Michael Ma was born in Hong Kong and immigrated to Canada when he was 12. He was raised and educated in Vancouver
https://en.wikipedia.org/wiki/Michael_Ma
I can find no reference to his age, or to the year in which he immigrated to Canada. Hong Kong was transferred to China on July 1, 1997, 29 years ago, so I could not determine if he immigrated to Canada when Hong Kong was British, or part of China. But unless he is younger than 41, it was before Hong Kong was transferred back to China, and he would probably have been, rough;y interpreted, a British Subject in Limbo, (A British passport to the rest of the world but not really a British passport in Britain). This certainly goes towards addressing any issue of bias, and if he could hold a Chinese passport by birth.

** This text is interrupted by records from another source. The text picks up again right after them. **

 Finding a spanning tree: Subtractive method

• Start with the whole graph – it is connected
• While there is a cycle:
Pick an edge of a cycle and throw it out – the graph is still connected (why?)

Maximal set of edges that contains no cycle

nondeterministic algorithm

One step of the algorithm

https://passportia.org/en/uk-citizenship-hong-kong.php
This certainly does put an interesting twist on the Canada-China dialogue. It is really difficult to sort through fact-from-fiction, depending on where you were indoctrinated with your Chinese history knowledge.


That is why the importance of understanding his background, and connection to China. Being from per-Chinese Hong Kong, he would not necessarily be a propagandist for China. That part is difficult to follow.
The way he was questioning this expert comes right out of the Chinese Communist Party’s propaganda playbook. He didn’t even try to understand what she said but rather aimed at playing down the issue and discredit the expert. It’s deeply unethical, let alone for a democratic official.
Addition:
His reaction is very revealing I would say.
The Conservatives are very upset that he switched parties, that is obvious. One would wonder what their reaction would be if he were still a conservative.